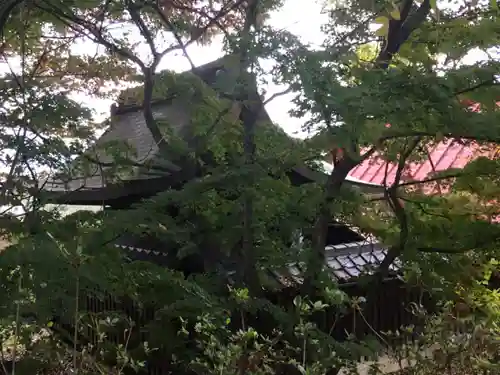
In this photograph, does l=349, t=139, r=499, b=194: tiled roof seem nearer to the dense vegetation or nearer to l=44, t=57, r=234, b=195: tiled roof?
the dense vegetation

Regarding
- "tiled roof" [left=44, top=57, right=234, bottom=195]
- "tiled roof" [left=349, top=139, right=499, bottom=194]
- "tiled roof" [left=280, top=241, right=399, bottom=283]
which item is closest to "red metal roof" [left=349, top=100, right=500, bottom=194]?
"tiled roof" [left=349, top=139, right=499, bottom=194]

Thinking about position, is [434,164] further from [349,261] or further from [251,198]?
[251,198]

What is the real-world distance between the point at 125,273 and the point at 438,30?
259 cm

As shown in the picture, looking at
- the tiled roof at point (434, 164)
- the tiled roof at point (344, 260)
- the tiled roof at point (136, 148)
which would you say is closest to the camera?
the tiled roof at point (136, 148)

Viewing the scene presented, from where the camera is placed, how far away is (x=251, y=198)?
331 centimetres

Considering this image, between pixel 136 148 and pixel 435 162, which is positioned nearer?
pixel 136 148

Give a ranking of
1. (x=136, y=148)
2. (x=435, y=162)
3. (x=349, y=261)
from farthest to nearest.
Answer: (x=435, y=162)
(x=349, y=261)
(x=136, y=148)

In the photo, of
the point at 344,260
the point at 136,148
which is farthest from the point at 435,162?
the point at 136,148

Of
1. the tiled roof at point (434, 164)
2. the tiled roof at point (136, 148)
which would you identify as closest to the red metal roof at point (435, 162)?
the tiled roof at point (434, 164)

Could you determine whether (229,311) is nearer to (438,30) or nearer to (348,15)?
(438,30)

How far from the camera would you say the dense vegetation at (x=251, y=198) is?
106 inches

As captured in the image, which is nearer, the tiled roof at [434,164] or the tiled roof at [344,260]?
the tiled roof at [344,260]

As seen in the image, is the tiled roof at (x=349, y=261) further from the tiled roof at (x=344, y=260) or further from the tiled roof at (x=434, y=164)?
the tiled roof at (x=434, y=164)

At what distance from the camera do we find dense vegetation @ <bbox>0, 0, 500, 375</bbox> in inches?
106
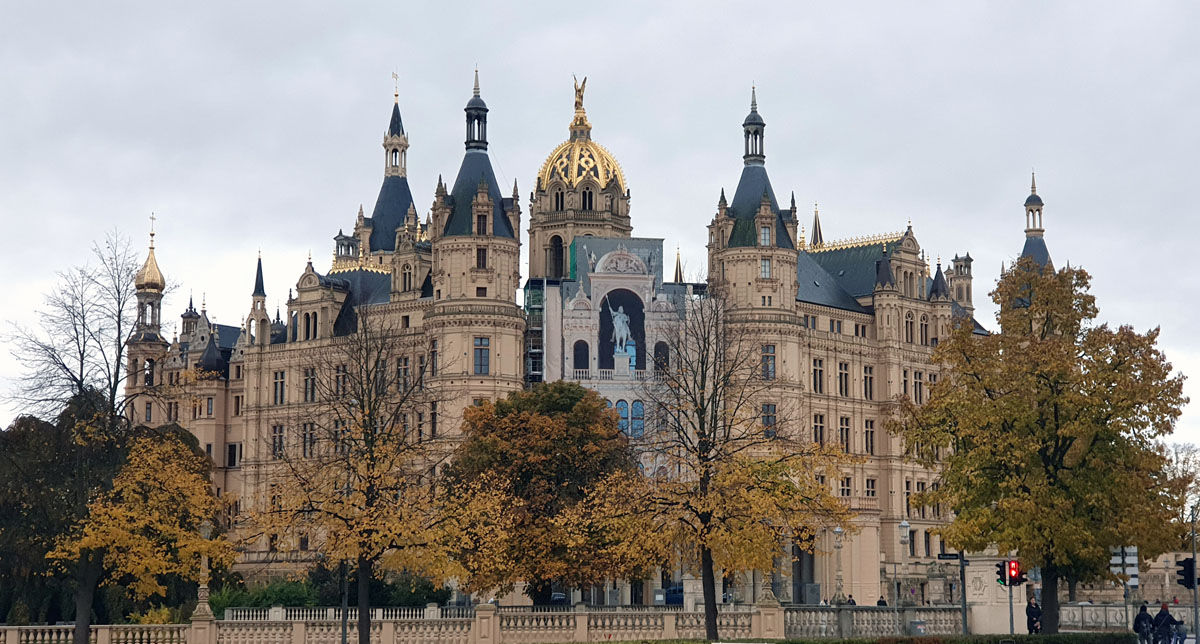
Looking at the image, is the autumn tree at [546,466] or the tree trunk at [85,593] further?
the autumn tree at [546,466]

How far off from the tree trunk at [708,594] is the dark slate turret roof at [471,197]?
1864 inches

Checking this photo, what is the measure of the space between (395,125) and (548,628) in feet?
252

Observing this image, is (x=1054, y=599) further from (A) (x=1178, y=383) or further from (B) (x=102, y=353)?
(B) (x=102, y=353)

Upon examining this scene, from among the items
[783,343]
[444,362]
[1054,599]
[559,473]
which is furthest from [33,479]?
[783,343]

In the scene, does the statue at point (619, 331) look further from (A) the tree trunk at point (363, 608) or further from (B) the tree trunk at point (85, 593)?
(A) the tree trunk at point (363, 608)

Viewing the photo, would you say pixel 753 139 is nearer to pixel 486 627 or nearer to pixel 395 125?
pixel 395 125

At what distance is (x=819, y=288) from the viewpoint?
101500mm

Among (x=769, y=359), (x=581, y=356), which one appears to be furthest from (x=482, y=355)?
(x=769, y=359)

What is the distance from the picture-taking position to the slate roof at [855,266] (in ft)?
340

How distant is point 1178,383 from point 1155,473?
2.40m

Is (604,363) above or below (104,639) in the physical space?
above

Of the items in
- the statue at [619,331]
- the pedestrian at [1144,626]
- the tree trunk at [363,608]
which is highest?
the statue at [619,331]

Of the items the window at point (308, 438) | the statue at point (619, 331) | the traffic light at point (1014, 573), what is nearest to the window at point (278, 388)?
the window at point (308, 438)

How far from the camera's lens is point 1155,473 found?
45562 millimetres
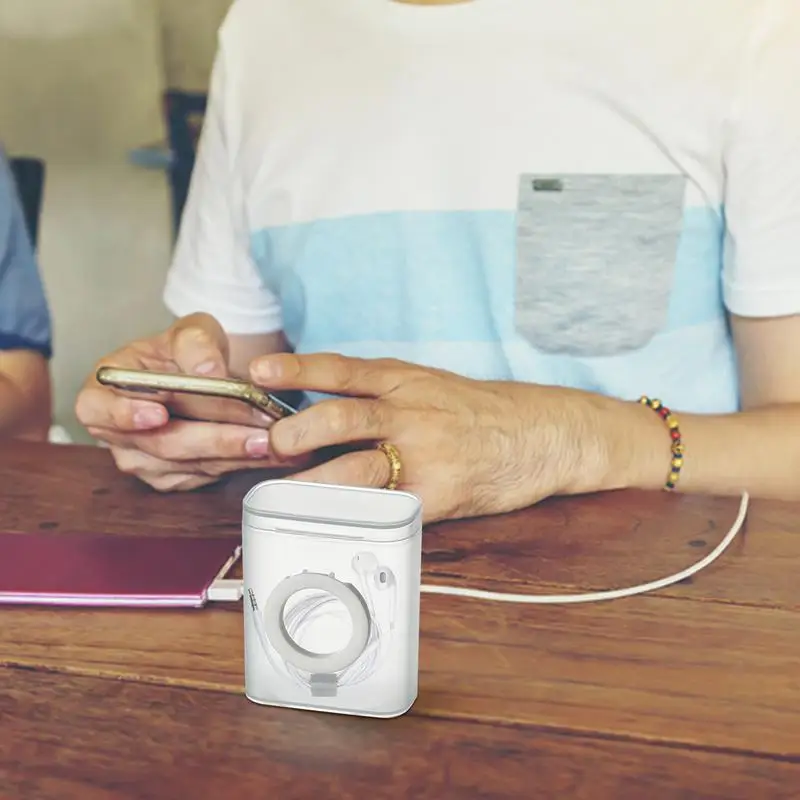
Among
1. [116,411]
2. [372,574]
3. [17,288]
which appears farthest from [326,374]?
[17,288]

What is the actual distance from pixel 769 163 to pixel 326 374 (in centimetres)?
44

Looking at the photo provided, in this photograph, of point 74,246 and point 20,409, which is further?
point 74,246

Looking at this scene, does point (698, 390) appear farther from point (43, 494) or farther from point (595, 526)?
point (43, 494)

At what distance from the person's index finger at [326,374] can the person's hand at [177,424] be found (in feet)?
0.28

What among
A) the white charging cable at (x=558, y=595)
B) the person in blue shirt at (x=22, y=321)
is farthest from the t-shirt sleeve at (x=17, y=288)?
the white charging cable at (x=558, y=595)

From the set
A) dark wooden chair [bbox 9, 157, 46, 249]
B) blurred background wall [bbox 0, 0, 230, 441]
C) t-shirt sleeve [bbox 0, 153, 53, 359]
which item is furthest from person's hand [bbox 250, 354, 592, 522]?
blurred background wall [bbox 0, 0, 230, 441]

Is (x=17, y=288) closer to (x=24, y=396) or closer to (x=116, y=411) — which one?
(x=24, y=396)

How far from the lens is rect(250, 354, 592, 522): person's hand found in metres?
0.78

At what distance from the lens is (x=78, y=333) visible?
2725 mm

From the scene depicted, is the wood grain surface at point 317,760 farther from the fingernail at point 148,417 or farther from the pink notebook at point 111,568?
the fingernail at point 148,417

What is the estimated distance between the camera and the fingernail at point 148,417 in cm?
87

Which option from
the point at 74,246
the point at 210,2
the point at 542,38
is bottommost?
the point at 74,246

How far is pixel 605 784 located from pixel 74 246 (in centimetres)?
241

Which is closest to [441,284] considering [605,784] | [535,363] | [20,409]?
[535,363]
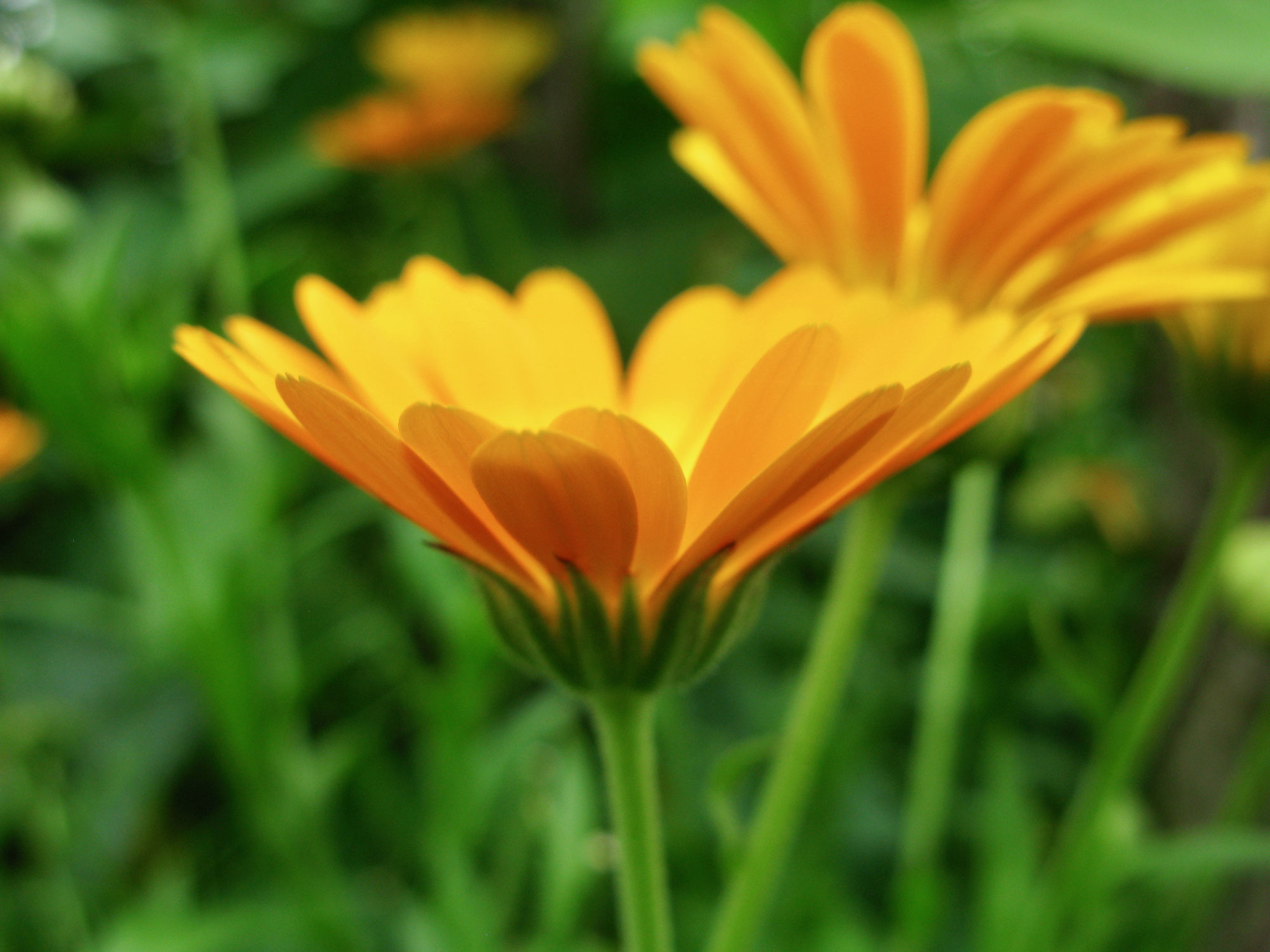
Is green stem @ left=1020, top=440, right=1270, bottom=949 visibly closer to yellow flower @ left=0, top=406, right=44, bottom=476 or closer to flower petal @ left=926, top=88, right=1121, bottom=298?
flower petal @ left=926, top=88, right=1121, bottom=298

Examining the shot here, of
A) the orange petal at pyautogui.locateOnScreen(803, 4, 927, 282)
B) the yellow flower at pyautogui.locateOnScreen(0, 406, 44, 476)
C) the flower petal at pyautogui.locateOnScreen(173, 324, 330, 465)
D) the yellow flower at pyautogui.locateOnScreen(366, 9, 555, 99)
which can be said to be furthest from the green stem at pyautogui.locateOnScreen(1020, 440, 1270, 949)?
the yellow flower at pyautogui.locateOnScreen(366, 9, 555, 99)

= = =

Without including any pictures, output all the entries above exactly.

In this photograph, does l=349, t=139, r=499, b=194: tiled roof seem nearer to the dense vegetation or nearer to l=44, t=57, r=234, b=195: tiled roof?
the dense vegetation

Regarding
- "tiled roof" [left=44, top=57, right=234, bottom=195]
- "tiled roof" [left=349, top=139, right=499, bottom=194]
- "tiled roof" [left=280, top=241, right=399, bottom=283]
which item is closest to "red metal roof" [left=349, top=100, right=500, bottom=194]?
"tiled roof" [left=349, top=139, right=499, bottom=194]

Thinking about position, is [434,164] further from [349,261] or further from [251,198]?
[251,198]

What is the real-world distance between the point at 125,273 and the point at 438,30?
259 cm

As shown in the picture, looking at
- the tiled roof at point (434, 164)
- the tiled roof at point (344, 260)
- the tiled roof at point (136, 148)
which would you say is closest to the camera?
the tiled roof at point (136, 148)

Viewing the scene presented, from where the camera is placed, how far away is (x=251, y=198)?
331 centimetres

Considering this image, between pixel 136 148 and pixel 435 162, which is positioned nearer?
pixel 136 148

Give a ranking of
1. (x=136, y=148)
2. (x=435, y=162)
3. (x=349, y=261)
from farthest to nearest.
Answer: (x=435, y=162)
(x=349, y=261)
(x=136, y=148)

In the photo, of
the point at 344,260
the point at 136,148
which is farthest from the point at 435,162?
the point at 136,148

Of
1. the tiled roof at point (434, 164)
2. the tiled roof at point (136, 148)
which would you identify as closest to the red metal roof at point (435, 162)?
the tiled roof at point (434, 164)

Could you determine whether (229,311) is nearer to (438,30) or nearer to (348,15)?
(438,30)

How far from the camera would you say the dense vegetation at (x=251, y=198) is?
106 inches

As captured in the image, which is nearer, the tiled roof at [434,164] or the tiled roof at [344,260]?
the tiled roof at [344,260]

As seen in the image, is the tiled roof at (x=349, y=261) further from the tiled roof at (x=344, y=260) or further from the tiled roof at (x=434, y=164)?
the tiled roof at (x=434, y=164)

At what distance from the camera do we find dense vegetation @ <bbox>0, 0, 500, 375</bbox> in inches?
106
Looking at the image, is the autumn tree at [546,466] or the tree trunk at [85,593] further?
the autumn tree at [546,466]

How far off from the tree trunk at [708,594] is the dark slate turret roof at [471,197]?
1864 inches

Checking this photo, what is the measure of the space between (395,125) and (548,628) in feet?
252

Observing this image, is (x=1054, y=599) further from (A) (x=1178, y=383) or further from (B) (x=102, y=353)?
(B) (x=102, y=353)

Upon examining this scene, from among the items
[783,343]
[444,362]
[1054,599]
[559,473]
which is furthest from [33,479]?
[783,343]

In the scene, does the statue at point (619, 331) look further from (A) the tree trunk at point (363, 608) or further from (B) the tree trunk at point (85, 593)?
(A) the tree trunk at point (363, 608)

Viewing the photo, would you say pixel 753 139 is nearer to pixel 486 627 or nearer to pixel 395 125?
pixel 395 125

At what distance is (x=819, y=288) from the viewpoint?
101500mm

Among (x=769, y=359), (x=581, y=356), which one appears to be furthest from (x=482, y=355)?
(x=769, y=359)

What is the distance from the picture-taking position to the slate roof at [855,266] (in ft)?
340

How distant is point 1178,383 from point 1155,473?
2.40m

Is (604,363) above or below (104,639) in the physical space?
above

Of the items in
- the statue at [619,331]
- the pedestrian at [1144,626]
- the tree trunk at [363,608]
which is highest?
the statue at [619,331]

Of the items the window at point (308, 438) | the statue at point (619, 331) | the traffic light at point (1014, 573), what is nearest to the window at point (278, 388)?
the window at point (308, 438)

How far from the camera's lens is point 1155,473 found?
45562 millimetres
Among
1. [116,411]
2. [372,574]
3. [17,288]
which appears farthest from [326,374]?
[17,288]

What is the actual distance from pixel 769 163 to pixel 326 374 (in centimetres)?
44

Looking at the photo provided, in this photograph, of point 74,246 and point 20,409, which is further?
point 74,246

Looking at this scene, does point (698, 390) appear farther from point (43, 494) or farther from point (595, 526)?
point (43, 494)

At what distance from the person's index finger at [326,374] can the person's hand at [177,424] be found (in feet)?
0.28

What among
A) the white charging cable at (x=558, y=595)
B) the person in blue shirt at (x=22, y=321)
is farthest from the t-shirt sleeve at (x=17, y=288)?
the white charging cable at (x=558, y=595)

From the set
A) dark wooden chair [bbox 9, 157, 46, 249]
B) blurred background wall [bbox 0, 0, 230, 441]
C) t-shirt sleeve [bbox 0, 153, 53, 359]
which item is furthest from person's hand [bbox 250, 354, 592, 522]?
blurred background wall [bbox 0, 0, 230, 441]

Is (x=17, y=288) closer to (x=24, y=396) or closer to (x=116, y=411) — which one?
(x=24, y=396)

How far from the lens is rect(250, 354, 592, 522): person's hand found in metres?
0.78

At what distance from the lens is (x=78, y=333) visible?
2725 mm

From the scene depicted, is the wood grain surface at point 317,760 farther from the fingernail at point 148,417 or farther from the pink notebook at point 111,568?
the fingernail at point 148,417

What is the estimated distance between the camera and the fingernail at point 148,417 in cm?
87

Which option from
the point at 74,246
the point at 210,2
the point at 542,38
is bottommost?
the point at 74,246

How far is pixel 605 784 located from pixel 74 246 (in centimetres)?
241

Which is closest to [441,284] considering [605,784] | [535,363] | [20,409]?
[535,363]
Is green stem @ left=1020, top=440, right=1270, bottom=949 visibly closer to yellow flower @ left=0, top=406, right=44, bottom=476 or closer to flower petal @ left=926, top=88, right=1121, bottom=298?
flower petal @ left=926, top=88, right=1121, bottom=298

Examining the shot here, of
A) the orange petal at pyautogui.locateOnScreen(803, 4, 927, 282)
B) the yellow flower at pyautogui.locateOnScreen(0, 406, 44, 476)
C) the flower petal at pyautogui.locateOnScreen(173, 324, 330, 465)
D) the yellow flower at pyautogui.locateOnScreen(366, 9, 555, 99)
which can be said to be furthest from the green stem at pyautogui.locateOnScreen(1020, 440, 1270, 949)?
the yellow flower at pyautogui.locateOnScreen(366, 9, 555, 99)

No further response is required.